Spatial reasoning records
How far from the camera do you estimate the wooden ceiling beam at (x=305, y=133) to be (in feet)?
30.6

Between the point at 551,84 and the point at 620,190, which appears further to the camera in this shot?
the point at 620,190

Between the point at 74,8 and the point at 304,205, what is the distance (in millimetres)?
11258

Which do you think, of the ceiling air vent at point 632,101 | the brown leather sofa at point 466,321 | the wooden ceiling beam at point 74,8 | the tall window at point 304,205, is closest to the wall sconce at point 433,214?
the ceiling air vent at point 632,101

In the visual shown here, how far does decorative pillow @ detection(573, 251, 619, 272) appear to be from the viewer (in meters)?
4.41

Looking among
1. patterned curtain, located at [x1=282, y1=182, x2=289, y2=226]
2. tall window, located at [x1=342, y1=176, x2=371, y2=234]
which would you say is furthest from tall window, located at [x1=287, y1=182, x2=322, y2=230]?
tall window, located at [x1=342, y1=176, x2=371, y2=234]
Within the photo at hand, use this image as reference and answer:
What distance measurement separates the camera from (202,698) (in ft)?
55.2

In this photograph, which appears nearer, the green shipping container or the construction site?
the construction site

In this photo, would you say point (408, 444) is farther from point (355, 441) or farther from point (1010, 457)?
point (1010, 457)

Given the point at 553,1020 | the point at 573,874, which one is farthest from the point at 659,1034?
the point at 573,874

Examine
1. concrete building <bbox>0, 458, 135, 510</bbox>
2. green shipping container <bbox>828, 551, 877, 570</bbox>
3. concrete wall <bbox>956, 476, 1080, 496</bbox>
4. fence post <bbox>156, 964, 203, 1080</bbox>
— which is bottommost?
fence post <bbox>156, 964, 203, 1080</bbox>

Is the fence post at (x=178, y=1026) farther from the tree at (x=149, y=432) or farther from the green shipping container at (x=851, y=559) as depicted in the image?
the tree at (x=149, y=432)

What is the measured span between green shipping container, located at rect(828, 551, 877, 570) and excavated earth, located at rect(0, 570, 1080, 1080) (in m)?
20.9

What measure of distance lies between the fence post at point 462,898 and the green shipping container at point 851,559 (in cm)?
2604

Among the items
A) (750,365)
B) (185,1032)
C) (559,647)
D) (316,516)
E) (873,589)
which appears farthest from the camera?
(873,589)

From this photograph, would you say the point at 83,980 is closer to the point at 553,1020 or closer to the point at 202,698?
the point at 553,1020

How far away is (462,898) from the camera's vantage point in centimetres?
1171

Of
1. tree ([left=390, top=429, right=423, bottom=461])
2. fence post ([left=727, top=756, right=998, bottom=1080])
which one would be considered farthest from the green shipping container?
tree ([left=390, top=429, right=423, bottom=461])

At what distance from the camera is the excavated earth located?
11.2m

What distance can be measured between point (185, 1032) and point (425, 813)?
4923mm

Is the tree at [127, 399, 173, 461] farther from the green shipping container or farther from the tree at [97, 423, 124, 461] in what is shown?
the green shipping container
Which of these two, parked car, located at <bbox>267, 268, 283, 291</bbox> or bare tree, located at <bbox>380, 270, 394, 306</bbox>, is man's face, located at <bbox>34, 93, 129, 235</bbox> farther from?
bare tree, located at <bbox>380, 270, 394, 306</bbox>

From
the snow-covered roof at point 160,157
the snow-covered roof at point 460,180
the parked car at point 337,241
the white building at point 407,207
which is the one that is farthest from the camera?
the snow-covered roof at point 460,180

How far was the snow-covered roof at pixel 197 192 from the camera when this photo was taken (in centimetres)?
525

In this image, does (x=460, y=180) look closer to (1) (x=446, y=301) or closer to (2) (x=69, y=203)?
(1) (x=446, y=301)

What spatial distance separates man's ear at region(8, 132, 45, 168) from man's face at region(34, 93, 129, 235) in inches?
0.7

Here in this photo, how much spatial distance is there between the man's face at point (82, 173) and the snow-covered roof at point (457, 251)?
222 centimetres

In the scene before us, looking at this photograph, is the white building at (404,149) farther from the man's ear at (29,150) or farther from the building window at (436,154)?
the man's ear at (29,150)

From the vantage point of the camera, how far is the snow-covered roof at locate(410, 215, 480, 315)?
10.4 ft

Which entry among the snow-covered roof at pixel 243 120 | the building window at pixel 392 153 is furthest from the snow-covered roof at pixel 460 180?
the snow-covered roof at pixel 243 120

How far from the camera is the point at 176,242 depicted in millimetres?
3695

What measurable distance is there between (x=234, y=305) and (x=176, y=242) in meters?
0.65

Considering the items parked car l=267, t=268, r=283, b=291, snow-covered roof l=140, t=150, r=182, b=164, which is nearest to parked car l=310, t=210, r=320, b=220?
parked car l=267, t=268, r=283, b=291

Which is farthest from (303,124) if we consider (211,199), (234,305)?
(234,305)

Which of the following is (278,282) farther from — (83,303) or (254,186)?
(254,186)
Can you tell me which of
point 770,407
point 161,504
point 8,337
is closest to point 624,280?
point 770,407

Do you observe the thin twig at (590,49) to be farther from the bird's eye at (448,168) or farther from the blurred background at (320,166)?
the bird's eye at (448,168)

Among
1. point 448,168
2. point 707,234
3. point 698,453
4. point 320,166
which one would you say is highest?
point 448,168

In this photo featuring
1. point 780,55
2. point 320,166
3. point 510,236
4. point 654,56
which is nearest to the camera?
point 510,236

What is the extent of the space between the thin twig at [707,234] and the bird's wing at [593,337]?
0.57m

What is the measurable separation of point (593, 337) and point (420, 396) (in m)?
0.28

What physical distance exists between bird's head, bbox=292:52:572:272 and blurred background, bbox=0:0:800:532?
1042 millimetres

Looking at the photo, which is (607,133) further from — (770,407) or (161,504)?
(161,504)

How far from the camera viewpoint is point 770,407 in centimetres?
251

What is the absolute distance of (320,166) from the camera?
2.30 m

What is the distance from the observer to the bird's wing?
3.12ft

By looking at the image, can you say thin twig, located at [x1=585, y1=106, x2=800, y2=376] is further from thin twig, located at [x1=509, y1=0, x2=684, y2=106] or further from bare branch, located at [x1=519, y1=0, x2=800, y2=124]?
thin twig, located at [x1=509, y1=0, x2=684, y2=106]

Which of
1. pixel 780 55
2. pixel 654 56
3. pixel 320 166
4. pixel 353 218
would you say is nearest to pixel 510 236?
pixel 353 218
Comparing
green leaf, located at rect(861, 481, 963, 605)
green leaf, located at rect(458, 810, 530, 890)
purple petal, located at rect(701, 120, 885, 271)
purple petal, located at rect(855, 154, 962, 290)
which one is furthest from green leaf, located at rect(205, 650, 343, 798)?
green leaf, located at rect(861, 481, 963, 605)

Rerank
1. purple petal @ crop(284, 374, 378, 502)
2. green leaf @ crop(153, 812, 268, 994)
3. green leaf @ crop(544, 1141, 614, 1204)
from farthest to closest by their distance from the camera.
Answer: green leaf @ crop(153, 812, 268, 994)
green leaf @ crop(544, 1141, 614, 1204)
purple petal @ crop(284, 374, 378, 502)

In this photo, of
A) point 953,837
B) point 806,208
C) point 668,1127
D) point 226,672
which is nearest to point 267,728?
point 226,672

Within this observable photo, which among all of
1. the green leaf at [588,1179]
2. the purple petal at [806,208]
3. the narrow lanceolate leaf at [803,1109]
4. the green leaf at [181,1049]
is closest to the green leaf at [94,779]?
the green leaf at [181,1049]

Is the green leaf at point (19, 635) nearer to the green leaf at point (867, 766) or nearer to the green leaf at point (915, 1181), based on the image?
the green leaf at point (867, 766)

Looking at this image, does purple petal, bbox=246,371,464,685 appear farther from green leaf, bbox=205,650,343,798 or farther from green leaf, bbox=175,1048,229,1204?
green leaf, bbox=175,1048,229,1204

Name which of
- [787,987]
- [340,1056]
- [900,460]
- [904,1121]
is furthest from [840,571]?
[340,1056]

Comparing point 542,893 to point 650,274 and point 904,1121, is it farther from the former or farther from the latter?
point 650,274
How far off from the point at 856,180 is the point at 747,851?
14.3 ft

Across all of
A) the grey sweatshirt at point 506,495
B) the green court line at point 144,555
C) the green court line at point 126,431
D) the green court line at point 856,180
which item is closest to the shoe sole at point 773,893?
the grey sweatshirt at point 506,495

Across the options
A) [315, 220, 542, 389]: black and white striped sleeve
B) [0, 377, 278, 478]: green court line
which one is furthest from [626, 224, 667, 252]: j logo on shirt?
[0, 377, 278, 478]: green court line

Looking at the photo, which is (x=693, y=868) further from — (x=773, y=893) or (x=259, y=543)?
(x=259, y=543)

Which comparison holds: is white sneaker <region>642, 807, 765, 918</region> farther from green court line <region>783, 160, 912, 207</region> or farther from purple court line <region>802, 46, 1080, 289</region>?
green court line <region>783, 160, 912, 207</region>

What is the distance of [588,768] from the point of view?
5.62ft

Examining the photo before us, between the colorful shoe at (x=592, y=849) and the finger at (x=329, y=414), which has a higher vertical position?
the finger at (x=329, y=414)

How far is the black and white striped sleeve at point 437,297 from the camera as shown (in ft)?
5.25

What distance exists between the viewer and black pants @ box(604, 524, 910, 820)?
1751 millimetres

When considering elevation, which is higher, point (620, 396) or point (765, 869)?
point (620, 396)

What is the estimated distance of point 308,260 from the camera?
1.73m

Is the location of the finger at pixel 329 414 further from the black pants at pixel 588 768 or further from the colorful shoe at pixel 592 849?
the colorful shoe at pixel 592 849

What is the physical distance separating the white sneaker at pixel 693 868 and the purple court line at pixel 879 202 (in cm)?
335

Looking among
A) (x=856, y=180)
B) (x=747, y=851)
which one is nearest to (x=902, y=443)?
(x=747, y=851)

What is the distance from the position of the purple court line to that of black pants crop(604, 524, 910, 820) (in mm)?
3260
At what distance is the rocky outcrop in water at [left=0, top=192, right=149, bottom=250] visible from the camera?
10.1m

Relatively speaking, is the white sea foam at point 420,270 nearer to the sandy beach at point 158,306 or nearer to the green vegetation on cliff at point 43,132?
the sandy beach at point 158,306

SHORT PROBLEM:
Repeat exactly the lines from the line containing "What is the physical" through the last line of the records above, including both, and nothing else.

SOLVED PROBLEM:
What is the physical distance separating the white sneaker at pixel 693 868 and the purple court line at pixel 879 202 (in cm)?
335

Looking among
A) (x=856, y=180)
B) (x=747, y=851)
which one is nearest to (x=902, y=443)?
(x=747, y=851)

What is the distance from the position of the purple court line to that of black pants crop(604, 524, 910, 820) (in mm)?
3260
At what distance is the rocky outcrop in water at [left=0, top=192, right=149, bottom=250] visible from the camera?
10.1m

Relatively speaking, is the white sea foam at point 420,270 nearer to the sandy beach at point 158,306 or nearer to the green vegetation on cliff at point 43,132?
the sandy beach at point 158,306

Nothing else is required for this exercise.